289 entry daha
  • en az 3 ay kış mevsimi olan bir ülkede yaşıyoruz ancak insanlar soğuğa nasıl da dayanıksız. anlamıyorum. anlıyorum kandırdım. kat kat giydiren anneler yüzünden. işte bundandır ki en sevdiğim mevsimden nefret etme aşamasına geldim. şirkette klimayı azıcık soğuğa çevirmem mümkün değil. havasızlıktan ölmek üzereyim. servis desem kabus. camları sıkıca kapalı, muhtemelen yalnızca kapısından insan girip çıkacağı süre kadar açık kalıyor tüm kış boyunca. yolumuz uzun. bu sürede herkesin kokusu da nefesi de burnumda. hele o çorum kaloriferi mi neyse, ondan çıkan tozla karışık sıcaklık. soyunmayı bırak akciğerlerimi çıkarıp içine oksijen basmak istiyorum. fakat bakıyorum herkes mutlu. nolur diyorum kapatalım biraz şu kaloriferi, üşüyoruz diyorlar. tüm yol boyunca midem bulanıyor, havasızlıktan ölecek gibi hissediyorum, böyle kıpırdamadan duruyorum sanki işkence çekiyormuşum ama hiç hareket etmezsem o hava bana daha iyi yetebilirmiş gibi. gerçekten bıktım, bitse de kurtulsak.
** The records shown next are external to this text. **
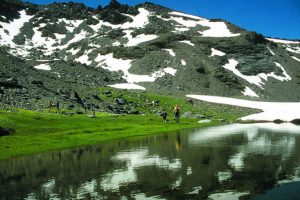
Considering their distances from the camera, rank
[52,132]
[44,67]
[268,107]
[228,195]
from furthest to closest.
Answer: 1. [44,67]
2. [268,107]
3. [52,132]
4. [228,195]

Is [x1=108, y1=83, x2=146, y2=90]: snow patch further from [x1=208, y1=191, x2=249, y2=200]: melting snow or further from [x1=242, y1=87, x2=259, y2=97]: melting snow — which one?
[x1=208, y1=191, x2=249, y2=200]: melting snow

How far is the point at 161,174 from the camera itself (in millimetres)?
29047

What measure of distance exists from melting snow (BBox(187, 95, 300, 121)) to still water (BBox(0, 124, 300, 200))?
5996 centimetres

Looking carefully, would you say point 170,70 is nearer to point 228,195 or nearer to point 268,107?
point 268,107

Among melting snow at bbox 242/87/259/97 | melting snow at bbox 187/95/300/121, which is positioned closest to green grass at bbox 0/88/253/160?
melting snow at bbox 187/95/300/121

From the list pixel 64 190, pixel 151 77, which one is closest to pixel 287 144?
pixel 64 190

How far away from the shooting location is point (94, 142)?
55.8 metres

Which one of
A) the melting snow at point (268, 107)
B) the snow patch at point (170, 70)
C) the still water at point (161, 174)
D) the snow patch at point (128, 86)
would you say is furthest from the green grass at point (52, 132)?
the snow patch at point (170, 70)

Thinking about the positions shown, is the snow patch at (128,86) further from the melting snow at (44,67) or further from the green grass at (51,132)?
the green grass at (51,132)

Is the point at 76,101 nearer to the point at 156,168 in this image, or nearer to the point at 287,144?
the point at 287,144

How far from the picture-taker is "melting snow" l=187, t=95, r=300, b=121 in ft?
336

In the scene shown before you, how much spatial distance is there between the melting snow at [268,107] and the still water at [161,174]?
5996cm

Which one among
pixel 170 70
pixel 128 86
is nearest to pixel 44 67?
pixel 128 86

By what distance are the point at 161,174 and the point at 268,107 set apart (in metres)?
120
    bundan sonra herkes çocuğunu katkat giydirmeye devam edecekse söyleyin, ben de benimkini sarıp duracağım. yazık gariban benim çektiklerimi çekmesin. norveçliler şu havada şortla geziyor ayol. onlar da insan.

    şimdiki aklım olsa cebimde inhaler cihazıyla gezer servise ilk bindiğimde "astımım var ve çok ciddi kriz geçiriyorum, nolur yanınıza kalın bir şey alın yoksa bu trafikte acile de yetişemem" derdim. demedim. gerçi kesin "ama biz üşüyoz:((" derlerdi. neymiş arkadaş bu üşümek ya.